Home > Other > The Madrigal > Page 21
The Madrigal Page 21

by Dian Day


  MY MOTHER DOES NOT EVER TRY to escape from the locked ward, like some of the other residents do. For a while there, this one old guy, Vincent, managed to get out every couple of weeks, one way or another. He can seem very rational and charming, and if a nice family came in to visit Great Aunt Maud or someone, he would lurk about by the coded door at the end of visiting hours, pretending to tie his elastic-laced shoes. Then he would just follow them out, explaining to them quite lucidly that he comes in every evening to visit his poor demented wife, and asking for their honest opinion of the facility.

  “The food isn’t as good as at the other place,” he would say, mournfully. “My wife would like to have more donuts.”

  The staff finally resorted to taping a life-size colour photograph of him on the outside of the ward door. Underneath are the words: “This is Vincent. He is A RESIDENT. Please do not let him out.”
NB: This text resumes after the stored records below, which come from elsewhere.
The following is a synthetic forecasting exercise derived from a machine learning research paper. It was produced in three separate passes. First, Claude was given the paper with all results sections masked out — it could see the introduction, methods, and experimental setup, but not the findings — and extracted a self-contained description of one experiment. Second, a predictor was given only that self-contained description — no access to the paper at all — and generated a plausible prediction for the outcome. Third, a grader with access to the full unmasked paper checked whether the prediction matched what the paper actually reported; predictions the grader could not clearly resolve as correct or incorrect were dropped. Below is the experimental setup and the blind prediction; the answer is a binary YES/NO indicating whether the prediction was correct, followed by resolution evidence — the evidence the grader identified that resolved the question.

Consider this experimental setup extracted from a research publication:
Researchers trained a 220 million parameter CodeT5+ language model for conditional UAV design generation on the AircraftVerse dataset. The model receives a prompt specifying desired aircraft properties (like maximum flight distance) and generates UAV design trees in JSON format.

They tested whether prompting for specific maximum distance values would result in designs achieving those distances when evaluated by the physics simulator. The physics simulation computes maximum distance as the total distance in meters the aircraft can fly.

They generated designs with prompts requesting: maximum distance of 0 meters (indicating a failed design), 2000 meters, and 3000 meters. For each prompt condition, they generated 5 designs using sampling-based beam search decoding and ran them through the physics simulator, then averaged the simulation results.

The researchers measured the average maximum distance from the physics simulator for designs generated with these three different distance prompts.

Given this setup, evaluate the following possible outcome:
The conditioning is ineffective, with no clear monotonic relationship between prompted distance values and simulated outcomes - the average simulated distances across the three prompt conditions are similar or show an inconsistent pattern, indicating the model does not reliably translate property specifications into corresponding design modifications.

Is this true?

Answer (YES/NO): NO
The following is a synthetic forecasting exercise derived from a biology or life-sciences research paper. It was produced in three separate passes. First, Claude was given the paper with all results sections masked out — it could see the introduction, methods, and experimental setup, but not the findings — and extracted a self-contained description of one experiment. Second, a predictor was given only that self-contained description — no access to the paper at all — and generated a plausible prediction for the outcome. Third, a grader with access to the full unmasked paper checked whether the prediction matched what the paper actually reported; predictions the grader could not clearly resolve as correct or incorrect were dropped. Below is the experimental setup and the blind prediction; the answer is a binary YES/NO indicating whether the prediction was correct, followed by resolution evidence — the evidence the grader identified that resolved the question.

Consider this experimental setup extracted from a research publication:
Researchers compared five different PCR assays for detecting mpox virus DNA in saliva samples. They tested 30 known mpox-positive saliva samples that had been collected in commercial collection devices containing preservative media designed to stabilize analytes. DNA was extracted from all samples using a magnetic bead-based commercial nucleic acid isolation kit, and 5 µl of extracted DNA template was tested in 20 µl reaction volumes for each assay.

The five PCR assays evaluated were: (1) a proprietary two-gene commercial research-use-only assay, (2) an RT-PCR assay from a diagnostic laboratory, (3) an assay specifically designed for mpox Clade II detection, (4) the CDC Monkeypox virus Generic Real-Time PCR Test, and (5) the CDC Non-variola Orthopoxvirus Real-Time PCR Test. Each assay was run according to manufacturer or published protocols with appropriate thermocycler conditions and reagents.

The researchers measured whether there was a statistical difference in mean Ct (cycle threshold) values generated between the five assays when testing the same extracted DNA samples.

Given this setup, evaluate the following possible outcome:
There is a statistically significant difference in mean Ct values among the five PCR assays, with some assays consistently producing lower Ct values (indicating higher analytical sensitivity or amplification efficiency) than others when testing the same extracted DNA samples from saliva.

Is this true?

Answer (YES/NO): NO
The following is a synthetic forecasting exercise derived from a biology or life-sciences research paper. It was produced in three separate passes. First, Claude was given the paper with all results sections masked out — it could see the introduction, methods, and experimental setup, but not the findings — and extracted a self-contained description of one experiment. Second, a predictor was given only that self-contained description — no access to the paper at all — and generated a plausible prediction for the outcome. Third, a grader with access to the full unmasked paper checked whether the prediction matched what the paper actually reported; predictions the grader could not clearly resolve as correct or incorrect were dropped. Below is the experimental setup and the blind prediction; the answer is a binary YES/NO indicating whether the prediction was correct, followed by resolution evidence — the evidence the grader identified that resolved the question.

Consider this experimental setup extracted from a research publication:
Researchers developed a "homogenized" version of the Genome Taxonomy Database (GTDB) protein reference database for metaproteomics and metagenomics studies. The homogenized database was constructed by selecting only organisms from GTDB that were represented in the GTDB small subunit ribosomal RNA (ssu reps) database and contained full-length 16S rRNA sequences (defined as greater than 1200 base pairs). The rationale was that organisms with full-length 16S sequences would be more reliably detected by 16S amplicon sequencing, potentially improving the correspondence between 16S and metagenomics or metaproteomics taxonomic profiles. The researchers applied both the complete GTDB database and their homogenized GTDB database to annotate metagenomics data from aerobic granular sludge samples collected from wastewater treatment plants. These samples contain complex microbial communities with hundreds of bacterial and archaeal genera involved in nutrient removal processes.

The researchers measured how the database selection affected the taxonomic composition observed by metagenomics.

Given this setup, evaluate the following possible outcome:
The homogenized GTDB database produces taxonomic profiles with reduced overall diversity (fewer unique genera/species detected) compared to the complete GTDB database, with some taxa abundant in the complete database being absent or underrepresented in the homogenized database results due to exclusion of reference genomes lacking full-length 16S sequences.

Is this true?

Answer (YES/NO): NO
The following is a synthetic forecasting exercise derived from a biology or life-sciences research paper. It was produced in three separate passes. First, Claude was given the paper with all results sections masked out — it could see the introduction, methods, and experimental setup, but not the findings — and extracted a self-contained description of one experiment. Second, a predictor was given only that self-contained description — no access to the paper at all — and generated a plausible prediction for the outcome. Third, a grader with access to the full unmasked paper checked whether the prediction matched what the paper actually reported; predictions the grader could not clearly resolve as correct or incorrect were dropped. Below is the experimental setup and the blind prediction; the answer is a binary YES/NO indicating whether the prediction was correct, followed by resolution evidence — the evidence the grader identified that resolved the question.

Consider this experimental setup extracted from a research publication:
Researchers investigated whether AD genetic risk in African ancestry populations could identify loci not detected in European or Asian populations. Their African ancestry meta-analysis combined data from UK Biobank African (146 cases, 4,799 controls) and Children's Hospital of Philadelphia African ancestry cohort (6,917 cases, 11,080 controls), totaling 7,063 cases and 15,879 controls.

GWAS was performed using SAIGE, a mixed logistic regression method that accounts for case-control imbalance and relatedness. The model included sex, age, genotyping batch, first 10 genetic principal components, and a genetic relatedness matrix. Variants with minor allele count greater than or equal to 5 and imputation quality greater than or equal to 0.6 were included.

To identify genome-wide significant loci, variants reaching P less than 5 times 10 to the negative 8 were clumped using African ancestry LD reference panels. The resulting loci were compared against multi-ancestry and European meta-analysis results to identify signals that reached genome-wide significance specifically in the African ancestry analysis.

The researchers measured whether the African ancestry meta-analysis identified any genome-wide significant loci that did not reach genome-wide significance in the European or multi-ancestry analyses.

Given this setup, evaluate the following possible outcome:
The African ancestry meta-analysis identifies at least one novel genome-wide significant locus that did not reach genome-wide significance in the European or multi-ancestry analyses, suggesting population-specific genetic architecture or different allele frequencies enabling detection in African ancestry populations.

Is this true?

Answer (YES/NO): NO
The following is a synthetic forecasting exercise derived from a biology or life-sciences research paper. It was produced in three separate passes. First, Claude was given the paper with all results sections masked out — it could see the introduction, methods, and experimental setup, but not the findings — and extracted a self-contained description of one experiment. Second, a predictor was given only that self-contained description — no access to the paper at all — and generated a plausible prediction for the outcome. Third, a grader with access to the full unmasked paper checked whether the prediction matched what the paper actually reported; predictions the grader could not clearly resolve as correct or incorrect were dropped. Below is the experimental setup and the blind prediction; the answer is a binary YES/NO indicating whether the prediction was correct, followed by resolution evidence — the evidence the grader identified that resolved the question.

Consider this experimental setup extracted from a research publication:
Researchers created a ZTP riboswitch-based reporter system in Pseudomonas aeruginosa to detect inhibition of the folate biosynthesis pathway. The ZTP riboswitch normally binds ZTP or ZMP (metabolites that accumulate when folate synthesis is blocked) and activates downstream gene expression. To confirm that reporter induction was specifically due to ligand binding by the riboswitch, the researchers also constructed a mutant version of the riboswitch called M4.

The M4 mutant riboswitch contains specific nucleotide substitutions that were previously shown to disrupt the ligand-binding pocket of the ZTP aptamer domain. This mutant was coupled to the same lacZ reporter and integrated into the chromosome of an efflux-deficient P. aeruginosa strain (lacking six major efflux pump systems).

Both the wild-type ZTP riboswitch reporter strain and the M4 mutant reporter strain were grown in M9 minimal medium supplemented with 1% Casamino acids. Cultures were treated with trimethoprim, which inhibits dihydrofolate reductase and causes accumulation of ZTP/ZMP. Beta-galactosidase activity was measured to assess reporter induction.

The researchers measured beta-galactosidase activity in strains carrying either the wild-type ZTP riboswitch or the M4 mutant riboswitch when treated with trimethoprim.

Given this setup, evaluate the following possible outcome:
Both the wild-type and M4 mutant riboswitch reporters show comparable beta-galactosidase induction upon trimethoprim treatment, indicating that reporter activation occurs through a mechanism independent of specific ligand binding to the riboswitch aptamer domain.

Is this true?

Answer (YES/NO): NO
  I had rooted for Vincent; it was like a geriatric version of One Flew Over the Cuckoo’s Nest. The main difference was that there was a lot more drool. After that once-successful route was lost to him, he did on one occasion try to climb out his second-floor window. Luckily, he is a large man, and he got stuck before he even got one knee through the small opening, and a personal care worker found him and laughed herself silly, which I initially thought was rather unprofessional. If Vincent had ever seen The Chief rip the washstand off the floor and pitch it through the window, the plaques had eaten away his memory of it. Or perhaps he just wasn’t ever that strong.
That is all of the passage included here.